Directive -> In the listing below, from the line with "Could you say" up to and including the line with "5.79 meters", rename "black jacket" to "dark coat" and reproduce only those lines with everything else unchanged. Leave the pictures out of your answer.

Given information ->

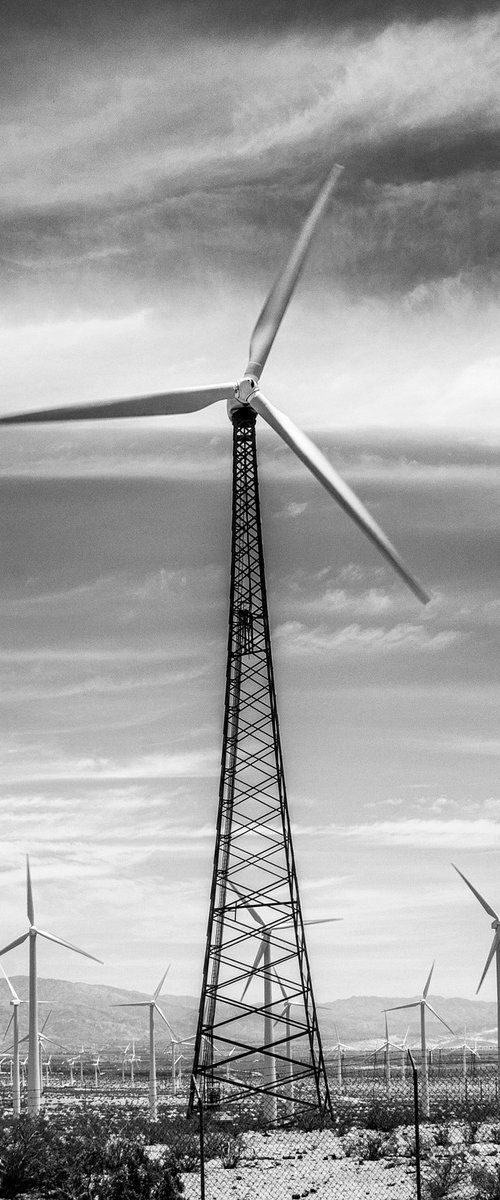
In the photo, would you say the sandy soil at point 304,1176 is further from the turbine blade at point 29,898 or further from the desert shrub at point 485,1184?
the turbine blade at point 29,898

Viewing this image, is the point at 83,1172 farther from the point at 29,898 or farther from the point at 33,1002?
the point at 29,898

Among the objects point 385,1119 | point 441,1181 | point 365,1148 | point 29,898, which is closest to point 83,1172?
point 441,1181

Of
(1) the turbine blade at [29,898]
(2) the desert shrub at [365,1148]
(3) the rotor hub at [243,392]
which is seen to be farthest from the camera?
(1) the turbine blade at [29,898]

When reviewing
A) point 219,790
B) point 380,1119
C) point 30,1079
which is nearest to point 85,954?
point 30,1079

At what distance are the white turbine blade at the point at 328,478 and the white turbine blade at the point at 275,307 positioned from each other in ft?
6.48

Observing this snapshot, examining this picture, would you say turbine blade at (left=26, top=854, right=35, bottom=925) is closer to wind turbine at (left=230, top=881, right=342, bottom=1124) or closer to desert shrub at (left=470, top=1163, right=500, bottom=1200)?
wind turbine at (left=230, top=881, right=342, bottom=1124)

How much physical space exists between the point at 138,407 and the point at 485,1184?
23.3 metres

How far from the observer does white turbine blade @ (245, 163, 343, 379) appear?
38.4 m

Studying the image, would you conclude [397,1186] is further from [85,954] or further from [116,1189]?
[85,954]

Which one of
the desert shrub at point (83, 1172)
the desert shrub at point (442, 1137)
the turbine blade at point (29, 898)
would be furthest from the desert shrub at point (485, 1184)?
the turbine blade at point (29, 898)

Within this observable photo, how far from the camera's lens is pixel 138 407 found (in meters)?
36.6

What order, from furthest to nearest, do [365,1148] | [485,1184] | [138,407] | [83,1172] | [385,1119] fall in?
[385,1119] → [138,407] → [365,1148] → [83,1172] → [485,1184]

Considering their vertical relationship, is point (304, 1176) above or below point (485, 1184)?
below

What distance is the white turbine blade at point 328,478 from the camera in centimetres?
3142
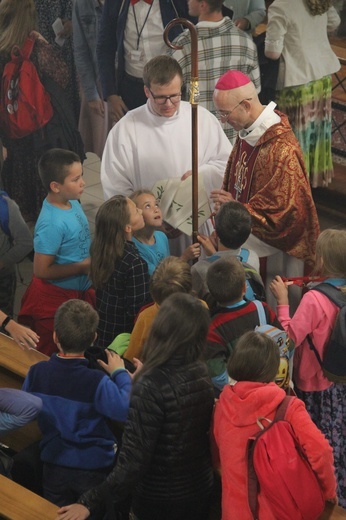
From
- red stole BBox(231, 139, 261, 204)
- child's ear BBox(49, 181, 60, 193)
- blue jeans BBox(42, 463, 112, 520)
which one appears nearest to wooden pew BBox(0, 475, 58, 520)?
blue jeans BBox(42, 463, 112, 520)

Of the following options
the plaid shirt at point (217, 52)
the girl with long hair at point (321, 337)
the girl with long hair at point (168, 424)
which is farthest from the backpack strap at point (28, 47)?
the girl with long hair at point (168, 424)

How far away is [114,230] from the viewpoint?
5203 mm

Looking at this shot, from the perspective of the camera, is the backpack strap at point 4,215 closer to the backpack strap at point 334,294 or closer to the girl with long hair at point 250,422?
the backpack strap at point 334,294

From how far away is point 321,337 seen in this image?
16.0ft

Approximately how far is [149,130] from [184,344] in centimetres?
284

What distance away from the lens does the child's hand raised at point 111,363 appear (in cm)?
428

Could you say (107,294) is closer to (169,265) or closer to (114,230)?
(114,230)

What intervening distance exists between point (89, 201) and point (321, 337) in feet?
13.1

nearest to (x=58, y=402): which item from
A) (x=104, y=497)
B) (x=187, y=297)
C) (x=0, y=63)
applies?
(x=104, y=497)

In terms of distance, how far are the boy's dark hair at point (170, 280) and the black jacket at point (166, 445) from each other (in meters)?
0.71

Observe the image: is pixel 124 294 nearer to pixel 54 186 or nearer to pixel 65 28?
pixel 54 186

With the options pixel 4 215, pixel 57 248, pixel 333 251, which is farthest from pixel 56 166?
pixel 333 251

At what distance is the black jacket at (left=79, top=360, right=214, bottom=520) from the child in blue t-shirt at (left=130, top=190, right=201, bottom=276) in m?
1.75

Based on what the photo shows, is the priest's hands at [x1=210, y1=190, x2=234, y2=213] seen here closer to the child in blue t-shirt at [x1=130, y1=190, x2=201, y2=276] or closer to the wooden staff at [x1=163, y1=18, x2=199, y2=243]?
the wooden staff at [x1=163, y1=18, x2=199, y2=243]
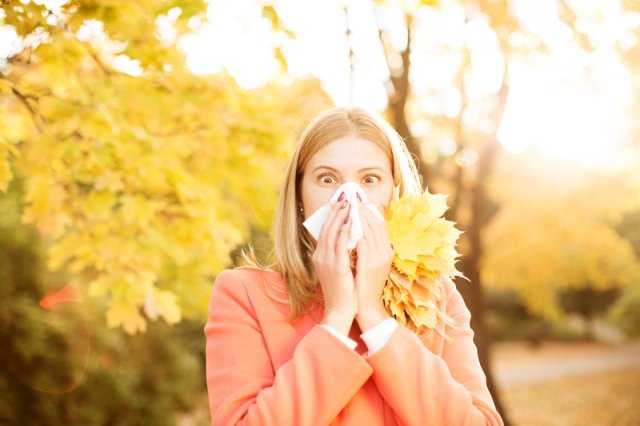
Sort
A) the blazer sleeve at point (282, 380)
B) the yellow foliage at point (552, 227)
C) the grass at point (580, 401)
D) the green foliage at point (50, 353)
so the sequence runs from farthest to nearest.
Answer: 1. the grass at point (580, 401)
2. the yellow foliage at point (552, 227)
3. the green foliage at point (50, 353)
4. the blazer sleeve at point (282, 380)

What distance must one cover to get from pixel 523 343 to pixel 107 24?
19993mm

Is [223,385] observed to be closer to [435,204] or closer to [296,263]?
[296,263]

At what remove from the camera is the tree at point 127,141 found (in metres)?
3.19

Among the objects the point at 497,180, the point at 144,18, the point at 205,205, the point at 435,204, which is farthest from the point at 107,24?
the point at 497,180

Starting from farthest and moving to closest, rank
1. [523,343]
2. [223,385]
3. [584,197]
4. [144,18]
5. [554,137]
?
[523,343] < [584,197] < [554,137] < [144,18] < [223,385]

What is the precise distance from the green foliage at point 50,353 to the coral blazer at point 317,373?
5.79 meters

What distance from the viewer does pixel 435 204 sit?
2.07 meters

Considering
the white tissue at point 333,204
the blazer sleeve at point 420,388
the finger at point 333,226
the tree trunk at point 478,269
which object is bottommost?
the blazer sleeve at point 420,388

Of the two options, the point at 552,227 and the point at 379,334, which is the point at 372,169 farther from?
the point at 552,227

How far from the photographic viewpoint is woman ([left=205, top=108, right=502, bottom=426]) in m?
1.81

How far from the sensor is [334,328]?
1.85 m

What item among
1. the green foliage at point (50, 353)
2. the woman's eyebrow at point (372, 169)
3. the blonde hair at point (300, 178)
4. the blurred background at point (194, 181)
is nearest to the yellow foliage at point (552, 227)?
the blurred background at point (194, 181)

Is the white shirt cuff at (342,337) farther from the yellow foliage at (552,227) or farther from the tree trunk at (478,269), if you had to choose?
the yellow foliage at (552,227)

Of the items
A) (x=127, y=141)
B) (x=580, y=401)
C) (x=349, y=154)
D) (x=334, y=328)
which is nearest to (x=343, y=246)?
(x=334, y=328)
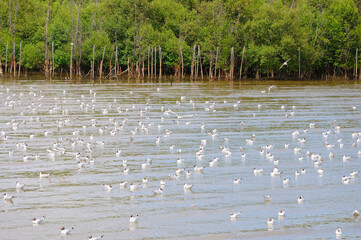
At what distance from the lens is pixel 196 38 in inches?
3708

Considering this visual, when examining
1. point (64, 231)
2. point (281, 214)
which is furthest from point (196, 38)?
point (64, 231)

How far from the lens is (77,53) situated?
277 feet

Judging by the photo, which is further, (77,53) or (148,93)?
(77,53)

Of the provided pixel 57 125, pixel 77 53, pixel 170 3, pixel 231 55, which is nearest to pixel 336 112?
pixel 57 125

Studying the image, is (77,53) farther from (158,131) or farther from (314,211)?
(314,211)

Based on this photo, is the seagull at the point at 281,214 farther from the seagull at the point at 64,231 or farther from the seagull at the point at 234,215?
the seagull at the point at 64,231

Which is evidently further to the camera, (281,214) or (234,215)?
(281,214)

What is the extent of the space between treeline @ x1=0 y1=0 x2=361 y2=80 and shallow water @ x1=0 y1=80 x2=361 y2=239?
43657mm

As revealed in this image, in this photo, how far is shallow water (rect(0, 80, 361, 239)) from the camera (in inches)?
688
==
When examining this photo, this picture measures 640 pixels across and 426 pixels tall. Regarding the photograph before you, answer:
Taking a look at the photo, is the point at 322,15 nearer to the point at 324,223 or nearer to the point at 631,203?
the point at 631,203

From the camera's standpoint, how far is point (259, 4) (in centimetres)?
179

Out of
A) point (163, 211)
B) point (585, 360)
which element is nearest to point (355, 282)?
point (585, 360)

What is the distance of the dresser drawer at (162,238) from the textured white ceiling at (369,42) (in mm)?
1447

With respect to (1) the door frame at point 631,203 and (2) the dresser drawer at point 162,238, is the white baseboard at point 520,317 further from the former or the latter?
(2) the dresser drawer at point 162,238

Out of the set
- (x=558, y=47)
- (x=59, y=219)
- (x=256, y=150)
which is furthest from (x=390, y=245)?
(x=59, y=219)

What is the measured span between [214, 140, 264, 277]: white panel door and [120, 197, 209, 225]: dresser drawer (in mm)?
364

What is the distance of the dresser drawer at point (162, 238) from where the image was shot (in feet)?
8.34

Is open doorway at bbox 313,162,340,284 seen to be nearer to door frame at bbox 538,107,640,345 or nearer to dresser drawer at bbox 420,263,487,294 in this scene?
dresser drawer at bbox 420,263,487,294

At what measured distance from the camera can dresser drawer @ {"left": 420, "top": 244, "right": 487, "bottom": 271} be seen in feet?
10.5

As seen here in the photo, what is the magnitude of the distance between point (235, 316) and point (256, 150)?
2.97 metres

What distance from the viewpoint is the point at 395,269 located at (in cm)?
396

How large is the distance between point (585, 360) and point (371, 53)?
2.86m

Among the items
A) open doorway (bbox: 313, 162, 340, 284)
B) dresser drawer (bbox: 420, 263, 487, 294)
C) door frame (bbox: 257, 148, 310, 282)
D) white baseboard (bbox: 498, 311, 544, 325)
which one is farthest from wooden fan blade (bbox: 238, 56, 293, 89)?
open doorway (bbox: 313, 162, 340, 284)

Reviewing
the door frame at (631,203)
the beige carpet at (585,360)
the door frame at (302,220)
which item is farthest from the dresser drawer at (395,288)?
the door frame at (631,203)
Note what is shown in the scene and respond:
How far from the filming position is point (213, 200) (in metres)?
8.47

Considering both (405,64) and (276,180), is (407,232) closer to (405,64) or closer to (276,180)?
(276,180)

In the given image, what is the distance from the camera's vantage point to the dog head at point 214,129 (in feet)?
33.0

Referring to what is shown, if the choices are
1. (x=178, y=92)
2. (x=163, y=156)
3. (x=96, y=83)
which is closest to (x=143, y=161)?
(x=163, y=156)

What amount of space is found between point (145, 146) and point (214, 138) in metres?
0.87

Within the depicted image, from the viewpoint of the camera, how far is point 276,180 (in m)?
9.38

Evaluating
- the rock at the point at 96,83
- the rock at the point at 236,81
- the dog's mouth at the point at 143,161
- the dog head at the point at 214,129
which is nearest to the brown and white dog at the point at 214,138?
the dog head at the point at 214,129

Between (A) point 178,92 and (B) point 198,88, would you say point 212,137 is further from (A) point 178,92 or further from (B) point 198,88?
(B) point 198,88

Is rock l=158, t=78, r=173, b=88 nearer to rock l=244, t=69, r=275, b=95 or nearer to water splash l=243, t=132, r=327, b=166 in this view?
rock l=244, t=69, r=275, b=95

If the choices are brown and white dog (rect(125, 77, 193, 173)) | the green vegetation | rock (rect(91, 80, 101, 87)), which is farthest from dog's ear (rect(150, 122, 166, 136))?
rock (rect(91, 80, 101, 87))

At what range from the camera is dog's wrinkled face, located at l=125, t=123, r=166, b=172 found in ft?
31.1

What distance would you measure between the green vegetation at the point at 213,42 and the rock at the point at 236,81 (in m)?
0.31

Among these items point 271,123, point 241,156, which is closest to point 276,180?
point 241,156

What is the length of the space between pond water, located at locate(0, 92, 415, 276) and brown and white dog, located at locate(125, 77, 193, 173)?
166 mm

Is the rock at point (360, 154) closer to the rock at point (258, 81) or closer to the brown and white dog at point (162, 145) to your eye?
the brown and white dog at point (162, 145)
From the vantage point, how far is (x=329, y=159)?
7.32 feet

Answer to this task ->
Could you say (107,294) is closer to (169,265) or closer to (114,230)?
(114,230)

What intervening distance exists between point (89, 201) and point (321, 337) in feet?
13.1

nearest to (x=58, y=402): which item from
A) (x=104, y=497)
B) (x=187, y=297)
C) (x=0, y=63)
applies?
(x=104, y=497)

In terms of distance, how far are the boy's dark hair at point (170, 280) and the dark coat at point (166, 445) from each other (in meters)?
0.71

Observe the image: is pixel 124 294 nearer to pixel 54 186 or nearer to pixel 65 28?
pixel 54 186

With the options pixel 4 215, pixel 57 248, pixel 333 251, which is farthest from pixel 56 166?
pixel 333 251

At what distance is the dark coat at (left=79, top=360, right=214, bottom=520) from the child in blue t-shirt at (left=130, top=190, right=201, bottom=276) in m?
1.75

Based on what the photo shows, is the priest's hands at [x1=210, y1=190, x2=234, y2=213] seen here closer to the child in blue t-shirt at [x1=130, y1=190, x2=201, y2=276] or closer to the wooden staff at [x1=163, y1=18, x2=199, y2=243]?
the wooden staff at [x1=163, y1=18, x2=199, y2=243]
Sort
A) the blazer sleeve at point (282, 380)
B) the yellow foliage at point (552, 227)
C) the grass at point (580, 401)
D) the green foliage at point (50, 353)
so the sequence runs from farthest to nearest.
Answer: 1. the grass at point (580, 401)
2. the yellow foliage at point (552, 227)
3. the green foliage at point (50, 353)
4. the blazer sleeve at point (282, 380)

What distance must one cover to get from pixel 523 343 to pixel 107 24?
19993mm

Is [223,385] observed to be closer to [435,204] or closer to [296,263]?
[296,263]

At what remove from the camera is the tree at point 127,141 found (in metres)?
3.19

Among the objects the point at 497,180, the point at 144,18, the point at 205,205, the point at 435,204, which is farthest from the point at 107,24?
the point at 497,180

Starting from farthest and moving to closest, rank
1. [523,343]
2. [223,385]
3. [584,197]
4. [144,18]
5. [554,137]
?
[523,343] < [584,197] < [554,137] < [144,18] < [223,385]

What is the precise distance from the green foliage at point 50,353 to the coral blazer at point 317,373?
5.79 meters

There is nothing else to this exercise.